Не всегда было время объяснять, в чем дело, рассказывает он. Мы убивали молча и уходили. А иной раз увозили их куда-нибудь и объясняли, что к чему. Где-нибудь в поле или на складе. Одни плакали и во всем сознавались. Другие угрожали. Третьи молили о пощаде. А некоторые ничего толком и сказать не могли. Если у этого человека гараж был, случалось, и туда отводили. Веревку на стропило, петлю на шею. Ставили его на крышу автомобиля, садились за руль и выезжали из гаража. А потом возвращались проверить, умер ли он.

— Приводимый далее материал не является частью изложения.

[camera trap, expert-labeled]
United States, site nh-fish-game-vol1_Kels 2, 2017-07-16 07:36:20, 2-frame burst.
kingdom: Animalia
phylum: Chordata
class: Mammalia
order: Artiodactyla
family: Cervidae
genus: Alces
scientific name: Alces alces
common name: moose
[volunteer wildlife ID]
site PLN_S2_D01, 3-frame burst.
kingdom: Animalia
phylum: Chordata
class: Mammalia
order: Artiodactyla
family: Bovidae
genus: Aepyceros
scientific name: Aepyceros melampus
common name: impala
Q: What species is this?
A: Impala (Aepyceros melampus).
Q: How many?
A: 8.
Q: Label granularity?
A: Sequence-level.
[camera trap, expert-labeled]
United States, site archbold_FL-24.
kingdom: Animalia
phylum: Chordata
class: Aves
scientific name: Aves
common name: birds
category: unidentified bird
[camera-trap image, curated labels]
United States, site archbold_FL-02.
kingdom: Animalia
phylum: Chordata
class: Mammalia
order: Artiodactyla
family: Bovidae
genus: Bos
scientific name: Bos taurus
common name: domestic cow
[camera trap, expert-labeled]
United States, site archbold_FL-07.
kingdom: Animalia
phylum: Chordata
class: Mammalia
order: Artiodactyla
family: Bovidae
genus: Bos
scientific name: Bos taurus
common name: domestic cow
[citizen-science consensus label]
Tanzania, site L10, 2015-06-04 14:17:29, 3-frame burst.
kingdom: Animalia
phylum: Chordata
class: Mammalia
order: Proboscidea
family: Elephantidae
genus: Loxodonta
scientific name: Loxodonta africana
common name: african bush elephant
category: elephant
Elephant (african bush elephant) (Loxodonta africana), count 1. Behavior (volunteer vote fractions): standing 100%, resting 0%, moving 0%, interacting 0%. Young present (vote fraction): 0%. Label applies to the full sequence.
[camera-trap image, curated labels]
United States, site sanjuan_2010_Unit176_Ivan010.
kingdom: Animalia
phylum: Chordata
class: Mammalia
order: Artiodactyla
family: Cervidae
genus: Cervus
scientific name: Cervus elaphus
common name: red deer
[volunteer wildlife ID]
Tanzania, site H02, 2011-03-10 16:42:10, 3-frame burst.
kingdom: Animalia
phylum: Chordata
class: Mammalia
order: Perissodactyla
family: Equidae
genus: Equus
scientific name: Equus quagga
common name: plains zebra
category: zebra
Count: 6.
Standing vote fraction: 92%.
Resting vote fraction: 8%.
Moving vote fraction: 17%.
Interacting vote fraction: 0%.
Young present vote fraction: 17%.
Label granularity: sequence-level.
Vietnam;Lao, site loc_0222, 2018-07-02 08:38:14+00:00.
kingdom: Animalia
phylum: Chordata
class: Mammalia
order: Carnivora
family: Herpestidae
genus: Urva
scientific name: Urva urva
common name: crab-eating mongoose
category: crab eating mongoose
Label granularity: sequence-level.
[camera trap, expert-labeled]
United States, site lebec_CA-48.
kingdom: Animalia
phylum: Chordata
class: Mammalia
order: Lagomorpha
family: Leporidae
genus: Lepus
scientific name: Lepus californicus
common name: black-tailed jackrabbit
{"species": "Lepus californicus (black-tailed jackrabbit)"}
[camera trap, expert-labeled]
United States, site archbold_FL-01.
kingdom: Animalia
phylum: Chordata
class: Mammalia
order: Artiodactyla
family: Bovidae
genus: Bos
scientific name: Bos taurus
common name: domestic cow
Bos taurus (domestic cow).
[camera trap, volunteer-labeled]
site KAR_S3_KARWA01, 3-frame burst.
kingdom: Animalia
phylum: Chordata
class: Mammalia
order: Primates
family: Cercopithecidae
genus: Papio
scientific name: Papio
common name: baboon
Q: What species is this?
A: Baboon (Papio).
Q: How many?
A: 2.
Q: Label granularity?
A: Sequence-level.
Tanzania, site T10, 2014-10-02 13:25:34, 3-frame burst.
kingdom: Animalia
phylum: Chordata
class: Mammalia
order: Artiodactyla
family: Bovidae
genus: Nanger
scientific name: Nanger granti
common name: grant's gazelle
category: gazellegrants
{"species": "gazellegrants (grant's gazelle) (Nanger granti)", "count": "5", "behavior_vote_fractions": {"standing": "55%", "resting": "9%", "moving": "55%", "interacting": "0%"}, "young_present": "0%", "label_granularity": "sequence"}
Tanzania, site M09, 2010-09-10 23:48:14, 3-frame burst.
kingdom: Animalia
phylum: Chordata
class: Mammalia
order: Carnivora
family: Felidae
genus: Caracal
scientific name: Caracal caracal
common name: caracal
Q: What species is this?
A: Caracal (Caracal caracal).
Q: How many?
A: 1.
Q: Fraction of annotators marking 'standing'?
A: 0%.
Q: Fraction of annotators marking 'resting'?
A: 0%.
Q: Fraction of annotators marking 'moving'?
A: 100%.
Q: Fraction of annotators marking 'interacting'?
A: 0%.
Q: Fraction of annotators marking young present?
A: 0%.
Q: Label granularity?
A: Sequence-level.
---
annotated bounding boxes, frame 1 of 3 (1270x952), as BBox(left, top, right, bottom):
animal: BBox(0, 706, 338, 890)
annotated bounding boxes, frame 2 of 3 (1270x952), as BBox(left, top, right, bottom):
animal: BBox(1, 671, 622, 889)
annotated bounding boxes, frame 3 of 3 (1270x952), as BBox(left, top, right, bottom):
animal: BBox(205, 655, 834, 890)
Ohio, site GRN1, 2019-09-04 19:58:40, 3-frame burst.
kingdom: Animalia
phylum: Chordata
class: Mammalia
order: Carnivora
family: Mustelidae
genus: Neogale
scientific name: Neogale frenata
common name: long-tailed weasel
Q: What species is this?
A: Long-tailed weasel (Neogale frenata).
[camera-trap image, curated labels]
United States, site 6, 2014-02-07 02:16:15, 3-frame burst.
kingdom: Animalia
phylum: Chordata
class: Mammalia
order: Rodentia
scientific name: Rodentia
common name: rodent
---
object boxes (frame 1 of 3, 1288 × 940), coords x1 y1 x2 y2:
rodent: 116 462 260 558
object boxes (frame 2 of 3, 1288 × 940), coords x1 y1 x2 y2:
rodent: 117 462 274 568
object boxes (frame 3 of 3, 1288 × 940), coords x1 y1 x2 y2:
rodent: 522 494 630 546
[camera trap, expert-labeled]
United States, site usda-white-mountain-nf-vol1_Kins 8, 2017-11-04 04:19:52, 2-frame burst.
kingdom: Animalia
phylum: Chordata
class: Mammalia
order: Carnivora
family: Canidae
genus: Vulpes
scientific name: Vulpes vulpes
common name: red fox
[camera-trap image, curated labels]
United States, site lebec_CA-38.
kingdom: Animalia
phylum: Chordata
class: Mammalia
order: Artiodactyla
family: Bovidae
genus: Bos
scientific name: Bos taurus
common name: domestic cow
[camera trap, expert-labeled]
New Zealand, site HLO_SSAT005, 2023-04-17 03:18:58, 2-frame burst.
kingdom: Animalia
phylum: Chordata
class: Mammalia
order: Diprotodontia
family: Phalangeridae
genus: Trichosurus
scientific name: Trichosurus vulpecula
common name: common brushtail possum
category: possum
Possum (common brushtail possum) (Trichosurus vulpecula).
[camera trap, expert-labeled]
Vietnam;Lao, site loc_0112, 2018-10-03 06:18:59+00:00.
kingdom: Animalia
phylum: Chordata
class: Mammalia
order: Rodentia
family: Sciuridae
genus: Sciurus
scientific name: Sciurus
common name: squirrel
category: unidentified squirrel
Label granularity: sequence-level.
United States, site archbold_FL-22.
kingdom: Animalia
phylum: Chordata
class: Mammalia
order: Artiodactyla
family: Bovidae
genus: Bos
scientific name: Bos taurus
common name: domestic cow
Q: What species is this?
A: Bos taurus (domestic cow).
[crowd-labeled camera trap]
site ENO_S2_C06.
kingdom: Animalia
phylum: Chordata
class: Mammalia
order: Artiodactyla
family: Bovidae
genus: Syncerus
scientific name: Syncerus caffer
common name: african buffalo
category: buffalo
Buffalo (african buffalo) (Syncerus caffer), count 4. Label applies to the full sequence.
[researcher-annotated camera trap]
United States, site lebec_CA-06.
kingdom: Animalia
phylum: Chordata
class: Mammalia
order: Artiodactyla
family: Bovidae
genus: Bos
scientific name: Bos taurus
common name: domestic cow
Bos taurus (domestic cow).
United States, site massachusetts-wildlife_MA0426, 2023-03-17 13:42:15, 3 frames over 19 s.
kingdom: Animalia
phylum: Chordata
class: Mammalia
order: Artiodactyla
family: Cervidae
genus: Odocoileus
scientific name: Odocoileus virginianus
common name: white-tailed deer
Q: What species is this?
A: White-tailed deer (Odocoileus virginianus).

Мы, я верно услышал? В каком смысле мы? Ты хочешь сказать, Майк, что и сам был среди мстителей? Или это обобщенное мы — мы, евреи, — и ты просто себя к ним причисляешь?
Он описывает другие способы убийства и опять использует не вполне понятное мне «мы», потом отвлекается и рассуждает о моральном оправдании убийств нацистских военных преступников, которые иначе никогда не предстали бы перед судом — в этой жизни, они ведь скрывались под чужими именами, залегали на дно — в Южной Америке, например. А дальше Элкинс переходит к теме вины вообще: не только тех, кого убивали, но и тех, кто убивал, если только они в чем-то виноваты.
* * *
До книги Майка я добрался слишком поздно. Она наделала много шума, особенно в среде самих евреев. Ее устрашающее заглавие вполне соответствует характеру повествования и содержанию. Майк говорит, что написать эту книгу его уговорил некий Малахия Вальд — дело было в галилейском кибуце. Майк рассказывает, как впервые столкнулся с антисемитизмом, еще в детстве, в Америке, и тогда уже начал осознавать положение евреев, а ужасы холокоста и то, что он увидел в оккупированной Германии, приехав туда в качестве сотрудника УСС, заставили его прозреть окончательно. Стиль изложения контрастный: то эмоциональный, искренний, то едкий и ироничный. В мельчайших подробностях Майк описывает невообразимые зверства, которые нацисты чинили над евреями в гетто и концлагерях, и так же ярко — героизм и самопожертвование участников еврейского сопротивления.